Selected extract:
CARSON CITY -- In a surprising bipartisan vote, the Assembly decided 39-2 Tuesday to require insurance companies to provide screening and medical treatment for autistic children.
The vote on Assembly Bill 162 came after Assemblyman James Ohrenschall, D-Las Vegas, announced it was a compromise supported by Republicans, Democrats and insurance companies.
Under its provisions, insurances companies would have to provide up to $36,000 in annual coverage for autistic children. Money can be used for Applied Behavior Analysis therapy, recognized as an effective treatment for autism.
But the state Public Employees' Benefits Program would not have to provide the coverage to the children of public employees. That would have cost $1.8 billion a year.
Children of families receiving Medicaid also will not receive the benefit. That would cost $30 million over the next two years, the state calculated.
The omission of state workers' children upset Assemblyman James Settelmeyer, R-Gardnerville.
"In committee, we heard a lot of compelling testimony," he said. "The state should not treat its employees any differently. We should be helping out their children as well."
Ohrenschall said one in 150 children suffer from autism.
"This bill will (spare) their families from financial ruin," he said.
Autism is a brain development disorder characterized by impaired social interaction and communication.
The votes against the bill were cast by Assembly members Ed Goedhart, R-Amargosa Valley, and Don Gustavson, R-Sparks. Assemblywoman Bonnie Parnell, D-Carson City, was absent.

Stored data:
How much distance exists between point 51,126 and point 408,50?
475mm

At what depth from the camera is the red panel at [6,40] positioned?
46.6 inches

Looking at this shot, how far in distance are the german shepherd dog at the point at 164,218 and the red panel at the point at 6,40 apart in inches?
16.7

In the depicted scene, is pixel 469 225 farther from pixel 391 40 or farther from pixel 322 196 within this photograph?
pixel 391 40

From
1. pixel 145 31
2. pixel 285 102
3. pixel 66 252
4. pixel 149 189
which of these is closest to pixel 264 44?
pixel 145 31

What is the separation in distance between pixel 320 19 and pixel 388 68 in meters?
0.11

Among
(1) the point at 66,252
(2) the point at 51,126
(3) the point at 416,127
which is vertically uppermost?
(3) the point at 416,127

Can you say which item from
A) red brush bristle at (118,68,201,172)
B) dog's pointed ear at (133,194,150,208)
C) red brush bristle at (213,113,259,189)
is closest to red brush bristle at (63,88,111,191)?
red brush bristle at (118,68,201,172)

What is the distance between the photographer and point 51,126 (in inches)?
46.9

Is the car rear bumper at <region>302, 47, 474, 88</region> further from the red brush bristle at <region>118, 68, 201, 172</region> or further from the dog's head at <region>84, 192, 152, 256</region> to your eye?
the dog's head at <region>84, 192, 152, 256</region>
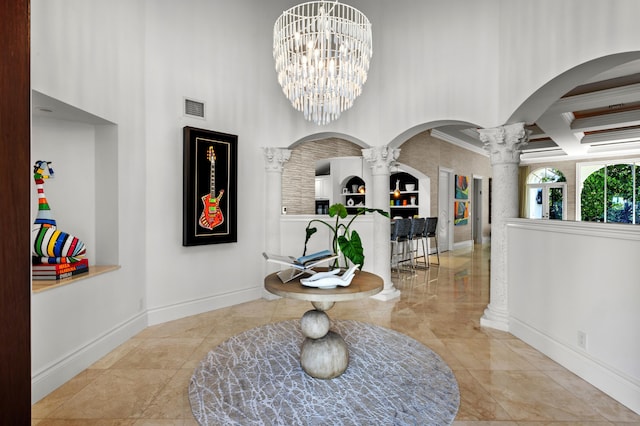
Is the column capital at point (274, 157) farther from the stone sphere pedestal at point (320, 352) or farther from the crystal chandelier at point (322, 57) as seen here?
the stone sphere pedestal at point (320, 352)

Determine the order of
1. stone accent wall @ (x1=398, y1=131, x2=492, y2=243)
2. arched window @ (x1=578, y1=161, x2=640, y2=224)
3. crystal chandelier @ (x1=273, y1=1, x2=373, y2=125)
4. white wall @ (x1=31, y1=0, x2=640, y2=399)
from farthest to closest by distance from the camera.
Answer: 1. arched window @ (x1=578, y1=161, x2=640, y2=224)
2. stone accent wall @ (x1=398, y1=131, x2=492, y2=243)
3. crystal chandelier @ (x1=273, y1=1, x2=373, y2=125)
4. white wall @ (x1=31, y1=0, x2=640, y2=399)

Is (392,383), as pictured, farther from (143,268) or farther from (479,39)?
(479,39)

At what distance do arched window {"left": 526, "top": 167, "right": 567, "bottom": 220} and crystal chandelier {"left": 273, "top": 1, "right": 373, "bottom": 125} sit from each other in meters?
11.0

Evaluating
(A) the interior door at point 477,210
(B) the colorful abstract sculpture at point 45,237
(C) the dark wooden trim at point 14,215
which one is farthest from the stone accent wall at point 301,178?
(A) the interior door at point 477,210

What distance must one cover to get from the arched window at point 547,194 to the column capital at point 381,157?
9.33 metres

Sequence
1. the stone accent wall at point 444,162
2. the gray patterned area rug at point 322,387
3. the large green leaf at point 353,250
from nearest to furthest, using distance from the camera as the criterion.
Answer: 1. the gray patterned area rug at point 322,387
2. the large green leaf at point 353,250
3. the stone accent wall at point 444,162

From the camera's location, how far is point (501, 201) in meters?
3.81

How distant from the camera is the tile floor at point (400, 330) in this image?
2.10m

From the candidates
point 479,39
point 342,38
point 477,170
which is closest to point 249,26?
point 342,38

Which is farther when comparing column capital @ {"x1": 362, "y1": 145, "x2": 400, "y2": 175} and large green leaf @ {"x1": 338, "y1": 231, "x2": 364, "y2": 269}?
column capital @ {"x1": 362, "y1": 145, "x2": 400, "y2": 175}

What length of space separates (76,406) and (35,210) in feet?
5.58

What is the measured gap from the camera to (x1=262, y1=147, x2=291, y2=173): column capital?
15.6ft

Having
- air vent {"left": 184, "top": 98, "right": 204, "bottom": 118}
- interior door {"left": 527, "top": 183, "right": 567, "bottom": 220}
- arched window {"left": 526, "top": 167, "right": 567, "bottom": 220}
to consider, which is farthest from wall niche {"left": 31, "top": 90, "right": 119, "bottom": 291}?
arched window {"left": 526, "top": 167, "right": 567, "bottom": 220}

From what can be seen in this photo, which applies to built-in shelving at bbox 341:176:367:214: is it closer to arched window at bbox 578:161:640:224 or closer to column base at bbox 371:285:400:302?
column base at bbox 371:285:400:302
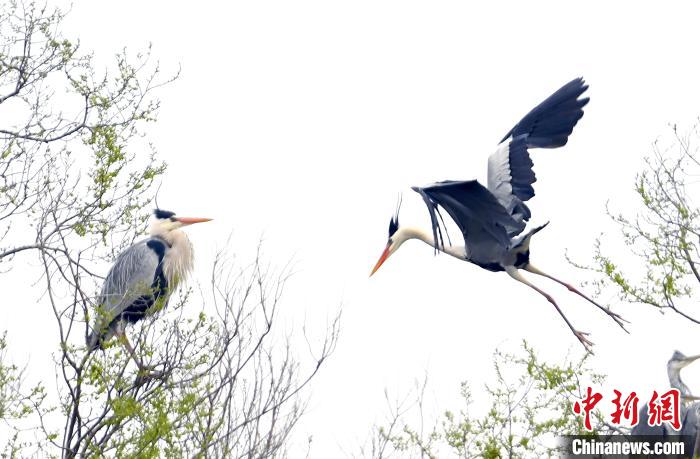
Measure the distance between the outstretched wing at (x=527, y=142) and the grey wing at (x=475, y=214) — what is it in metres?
0.25

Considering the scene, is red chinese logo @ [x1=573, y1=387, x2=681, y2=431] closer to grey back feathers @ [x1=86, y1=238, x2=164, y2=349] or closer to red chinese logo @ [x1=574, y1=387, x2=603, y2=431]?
red chinese logo @ [x1=574, y1=387, x2=603, y2=431]

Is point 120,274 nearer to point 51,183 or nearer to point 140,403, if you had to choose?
point 51,183

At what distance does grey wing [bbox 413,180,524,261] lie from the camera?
9430mm

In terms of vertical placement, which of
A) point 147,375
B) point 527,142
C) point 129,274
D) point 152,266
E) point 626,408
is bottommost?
point 147,375

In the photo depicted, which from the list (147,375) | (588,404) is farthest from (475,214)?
(147,375)

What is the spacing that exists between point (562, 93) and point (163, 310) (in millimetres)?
4101

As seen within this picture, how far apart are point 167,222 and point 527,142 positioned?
3968 mm

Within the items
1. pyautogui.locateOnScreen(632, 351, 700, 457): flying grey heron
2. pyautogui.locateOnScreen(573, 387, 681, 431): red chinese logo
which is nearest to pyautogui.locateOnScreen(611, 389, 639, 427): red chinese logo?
pyautogui.locateOnScreen(573, 387, 681, 431): red chinese logo

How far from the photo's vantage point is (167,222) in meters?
13.1

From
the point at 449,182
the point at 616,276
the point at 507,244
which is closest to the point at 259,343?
the point at 449,182

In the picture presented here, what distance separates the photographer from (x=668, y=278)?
33.4 ft

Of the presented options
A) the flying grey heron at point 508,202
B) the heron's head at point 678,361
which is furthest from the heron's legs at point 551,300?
the heron's head at point 678,361

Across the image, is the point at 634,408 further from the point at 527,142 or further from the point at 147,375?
the point at 147,375

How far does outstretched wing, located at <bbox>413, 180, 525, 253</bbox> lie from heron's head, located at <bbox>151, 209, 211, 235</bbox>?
139 inches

Assignment:
Using the article on the Assembly autism insurance bill, answer these:
1. By what vote did the Assembly pass the bill?
2. Up to what amount of annual coverage would insurance companies have to provide for autistic children?
3. Which two Assembly members voted against the bill?
Answer from the article's text only, without using the listing.

Result:
1. 39-2
2. $36,000
3. Ed Goedhart and Don Gustavson